La première transplantation de tête aura-elle lieu en décembre 2017 ?

Une équipe de chirurgiens se prépare à réaliser la première transplantation de tête en décembre 2017 ! 

Sergio Canavero a en effet annoncé le 27 avril qu'il allait réaliser cette greffe de tête en Chine fin 2017, avec une équipe dirigée par le chirurgien chinois Xiaoping Ren. Celui-ci a notamment participé à la première greffe de main aux Etats-Unis.

Il a annoncé avoir trouvé un volontaire pour cette transplantation de tête humaine. Il s’agit d’un homme atteint de tétraplégie. La tête du patient sera transplantée sur le corps d’un donneur. L’idée est d’obtenir au final un patient avec une tête reconnectée à un corps fonctionnel. Le neurochirurgien a annoncé sur son site que l’expérience aura lien en décembre 2017.

Les recherches de cette équipe, parues mercredi 14 juin dans la revue scientifique CNS Neuroscience et Therapeutics, ne mentionnent pas le terme de transplantation de tête. Mais reconnecter la moelle épinière avec succès, tout en s'assurant du bon fonctionnement neurologique du "patient", est l’un des nombreux obstacles à surmonter. L'opération a réussi dans 14 cas sur 15, selon le compte-rendu d’étude. "Dans les 36 heures qui ont suivi l'intervention l'encéphalogramme et l'électrocardiogramme étaient normaux. Il n'y a pas eu non plus de nécrose des tissus ni d'anomalie vasculaire post-opératoire.
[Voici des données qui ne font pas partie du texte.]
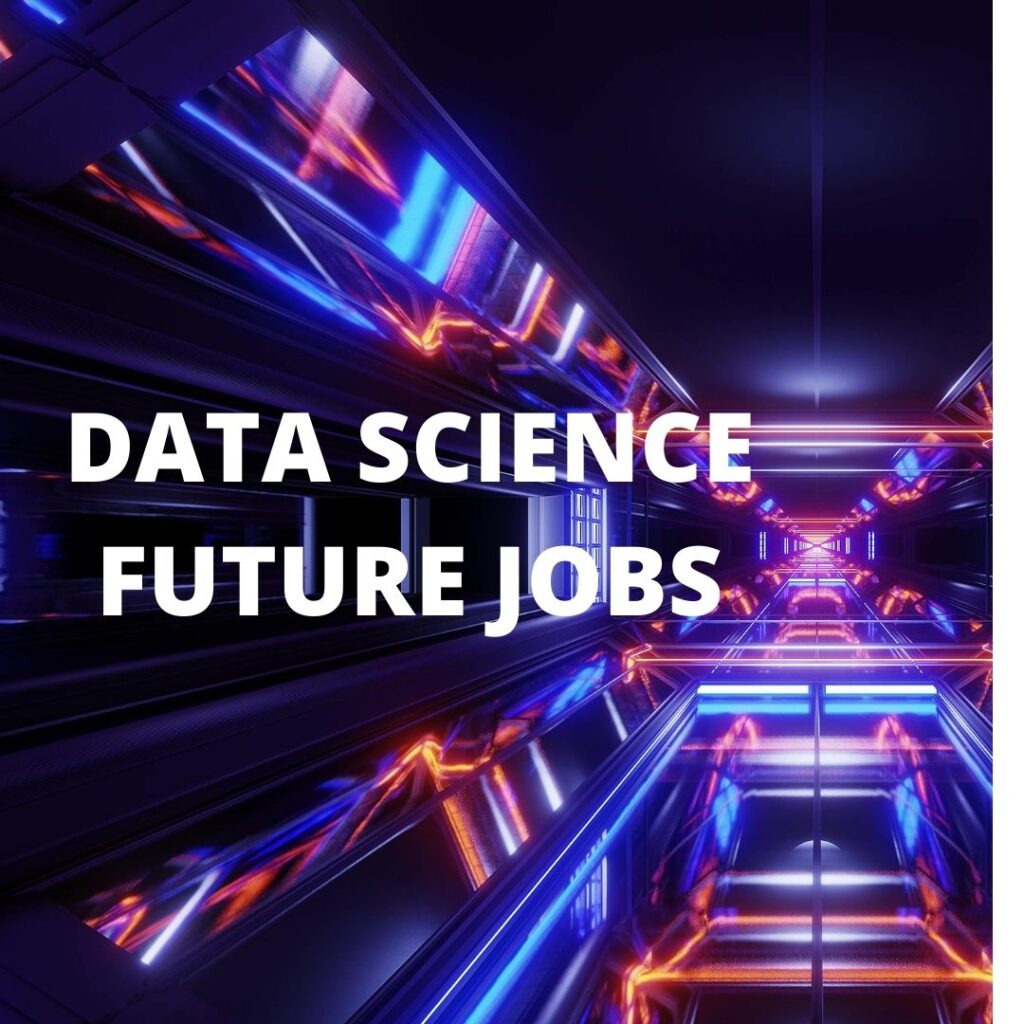 DATA SCIENCE FUTURE JOBS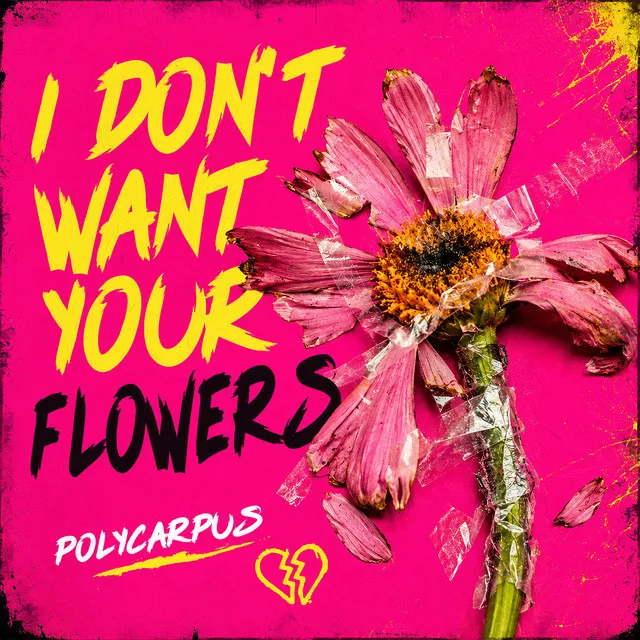 I Don't Want Your Flowers by Polycarpus - Hardstyle cover art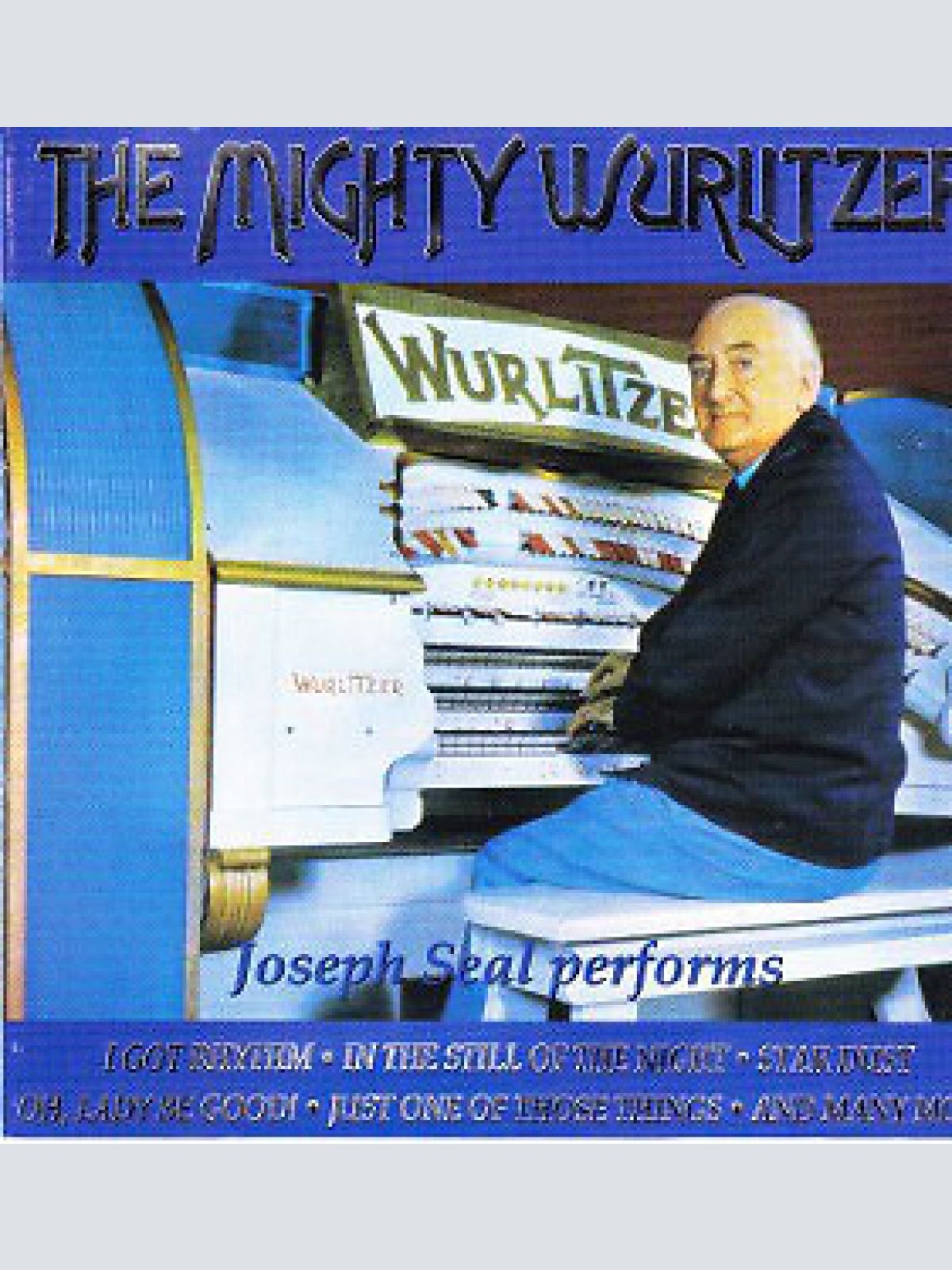 CD, Album Joseph Seal - The Mighty Wurlitzer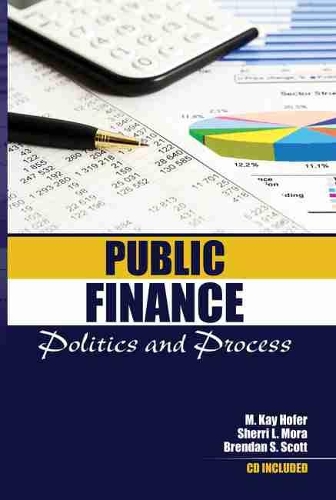 Бумажная книга «Public Finance: Politics and Process», авторов Брендан Скотт, Марта К. Хофер, Шерри Л. Мора - фото №1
Les chirurgiens ont sectionné les moelles épinières de ces 15 rats. Neuf d’entre eux ont été soignés grâce à la technique mise au point par Canavero. L’équipe a utilisé un polyéthylène glycol (PEG), un polymère favorisant la réparation des membranes nerveuses dans la moelle épinière, pour raccorder les deux sections de moelle épinière, ainsi qu’une solution saline refroidie pour stopper les saignements. Ils ont administré des antibiotiques aux rats pendant trois jours après l’opération. Résultat, un seul rat n’a pas survécu, les autres ont vécu pendant un mois après l’opération. Au 28e jour, les rats traités avec le PEG avaient recouvré leurs fonctions motrices ainsi que leur faculté de marcher. Deux d’entre eux étaient dans un état décrit par les scientifiques comme tout à fait normal.

Mais ce projet est critiqué par la communauté scientifique, à la fois sur le plan éthique et technique. On lui a notamment reproché une absence de preuves et de résultats, sans lesquelles il est difficile d'imaginer la viabilité d'une telle greffe.